Well, we're guessing this is the biggest bumble bee in the world ... it sure seemed like it when he buzzed us.



And on a boat tour of the Tasman Peninsula (where we encountered the windiest weather in our lives), we came to Point Pillar, the tallest sea cliffs in the Southern Hemisphere (at the  most southeastern point (southeasternest?) in Australia):


Port Arthur was a penal colony in the 1800s that fell into disrepair and now is being preserved. It's a huge compound that we strolled after the crowds had departed in the late afternoon. Its serenity today is in sharp contrast to the sadness it harbored many years ago. After dinner of mussels and fish and chips, we returned for the ghost tour, an entertaining walk to the areas where the presence of long-dead convicts remains.

We didn't feel or see any spirits, but Karen jumped the highest when the guide spooked our group as it was huddled around the dissection table in the basement of the prison surgeon's home.

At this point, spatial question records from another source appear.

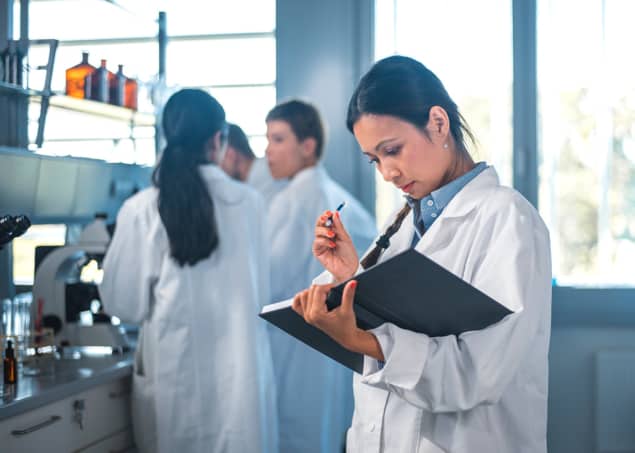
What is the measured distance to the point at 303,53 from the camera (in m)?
3.75

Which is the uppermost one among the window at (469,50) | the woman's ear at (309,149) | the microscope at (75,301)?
the window at (469,50)

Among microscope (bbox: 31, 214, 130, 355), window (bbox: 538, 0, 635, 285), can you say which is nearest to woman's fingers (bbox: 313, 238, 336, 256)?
microscope (bbox: 31, 214, 130, 355)

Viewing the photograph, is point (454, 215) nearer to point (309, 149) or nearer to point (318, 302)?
point (318, 302)

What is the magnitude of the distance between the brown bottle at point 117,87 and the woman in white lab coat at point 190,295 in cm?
61

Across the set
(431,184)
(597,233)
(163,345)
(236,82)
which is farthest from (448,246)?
(236,82)

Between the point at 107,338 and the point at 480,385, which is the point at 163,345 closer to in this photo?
the point at 107,338

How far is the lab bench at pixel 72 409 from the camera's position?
1835mm

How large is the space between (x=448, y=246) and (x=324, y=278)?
31cm

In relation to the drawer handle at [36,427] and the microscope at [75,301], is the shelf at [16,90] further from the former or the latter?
the drawer handle at [36,427]

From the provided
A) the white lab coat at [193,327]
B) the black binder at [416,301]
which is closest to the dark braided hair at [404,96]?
the black binder at [416,301]

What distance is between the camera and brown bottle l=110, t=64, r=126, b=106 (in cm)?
291

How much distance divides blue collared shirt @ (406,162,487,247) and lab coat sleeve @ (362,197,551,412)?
24 centimetres

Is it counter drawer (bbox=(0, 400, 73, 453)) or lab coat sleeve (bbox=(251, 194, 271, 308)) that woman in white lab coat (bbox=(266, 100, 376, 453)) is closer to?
lab coat sleeve (bbox=(251, 194, 271, 308))

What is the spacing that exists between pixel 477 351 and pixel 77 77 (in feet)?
6.77
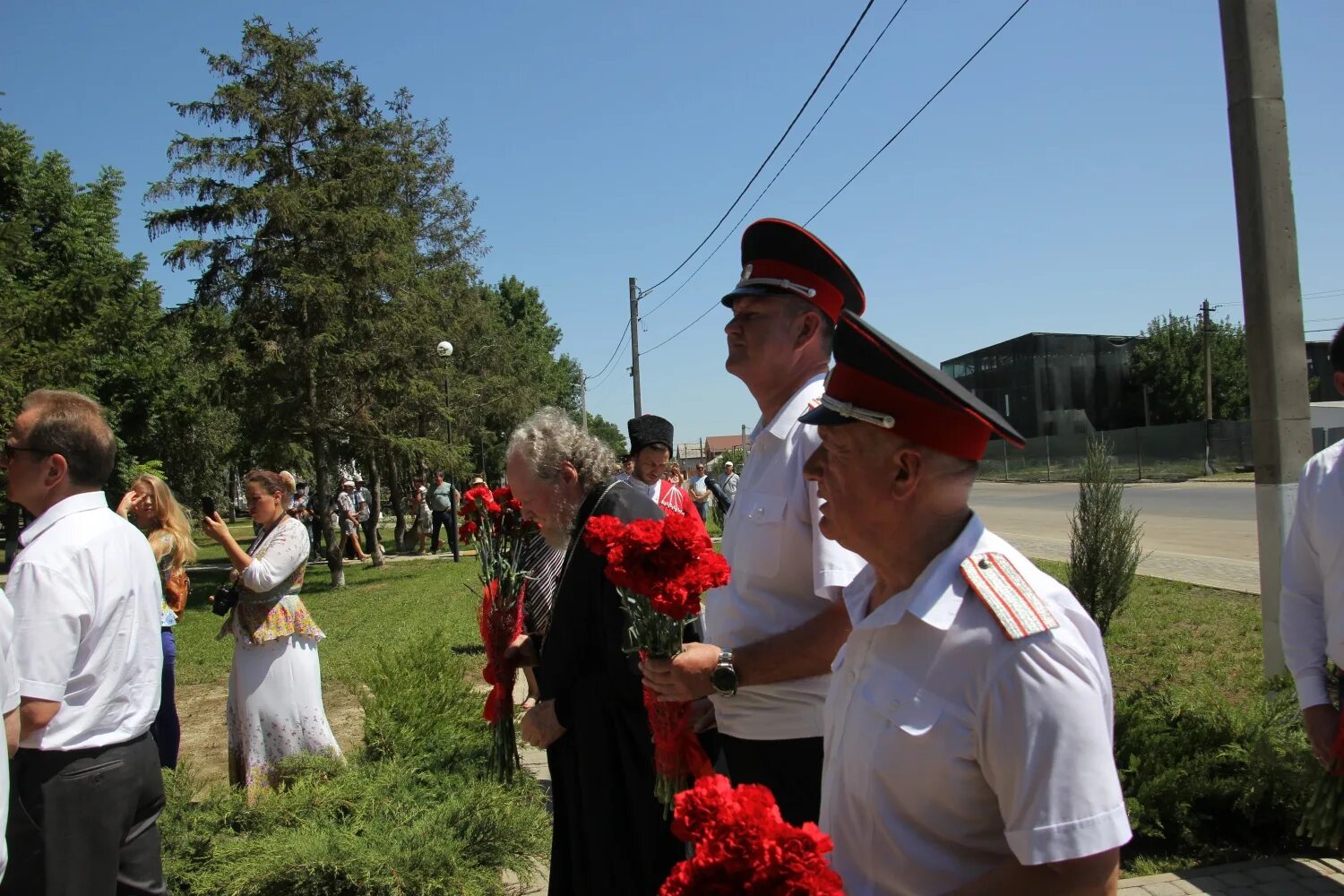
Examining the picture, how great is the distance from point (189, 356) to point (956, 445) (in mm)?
19398

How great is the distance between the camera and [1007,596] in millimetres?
1344

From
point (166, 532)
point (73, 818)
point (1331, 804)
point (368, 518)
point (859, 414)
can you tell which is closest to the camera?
point (859, 414)

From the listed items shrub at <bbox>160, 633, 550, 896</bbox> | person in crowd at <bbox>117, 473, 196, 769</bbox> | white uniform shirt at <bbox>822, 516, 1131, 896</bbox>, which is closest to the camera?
white uniform shirt at <bbox>822, 516, 1131, 896</bbox>

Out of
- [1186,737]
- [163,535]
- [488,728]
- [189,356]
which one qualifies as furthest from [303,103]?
[1186,737]

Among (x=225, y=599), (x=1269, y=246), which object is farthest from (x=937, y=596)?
(x=225, y=599)

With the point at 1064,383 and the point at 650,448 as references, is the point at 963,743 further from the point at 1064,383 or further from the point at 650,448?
the point at 1064,383

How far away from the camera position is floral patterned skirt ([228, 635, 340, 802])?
5.16 meters

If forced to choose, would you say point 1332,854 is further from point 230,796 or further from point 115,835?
point 230,796

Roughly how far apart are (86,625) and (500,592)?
142 cm

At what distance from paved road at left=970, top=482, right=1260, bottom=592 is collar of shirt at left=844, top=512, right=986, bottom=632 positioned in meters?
8.22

It's now breakfast time in Hobart, which means time to go out and explore ... more to come.


Can you tell we're having fun yet?

Sorry for the Silence. We're Back Online

Crikies! The fact we haven't posted in a few days isn't due to inattention. It's just that we've been in areas where wi-fi isn't accessible to travelers, or where the Internet is prohibitively expensive.

Anyway, there's quite a bit to bring you up to speed on.

We are on a clockwise-direction tour of Tasmania, basically starting at 12:00 (Launceston, Tamar wine country and Bridport) and ending at 6:00 (the capitol of Hobart).

From our last posting in St. Helens, we headed just north to Binalong Bay, gateway to the Bay of Fires, called the world's second-best beach in 2005 by Conde Nast Traveler magazine. On our arrival, we quickly set out for a long hike north along the bay's white sandy beaches, only to quickly turn back when a dark and foreboding cloud came out of the south on its way from Antarctica.

So we checked into our cottage overlooking the bay, warmed ourselves after the blustery weather, and then set out for another hike, this time south along the sheltered shoreline. Good thing it was sheltered, because the wind whipped up and the rain resumed, shortening the excursion to only three hours.


Once back at the cottage, we prepared the fresh scallops and trumpeter that we brought from St. Helens. Even with the rain, we had billion-dollar views of the beach and simply enjoyed the serenity. Here are a couple shots, one from our bedroom and one from our deck:



We finally did our long Bay of Fires hike (four hours) the next day when the rain (but not the wind and clouds) held back:


 

Next up was Freycinet National Park, a couple hours south, home of Wineglass Bay. Everyone we checked with said the weather the next day was going to be "brilliant" following the morning drizzles. So off we went on a 6-hour hike, leaving in light rain and figuring it would clear by the time we got to the spectacular Wineglass Bay.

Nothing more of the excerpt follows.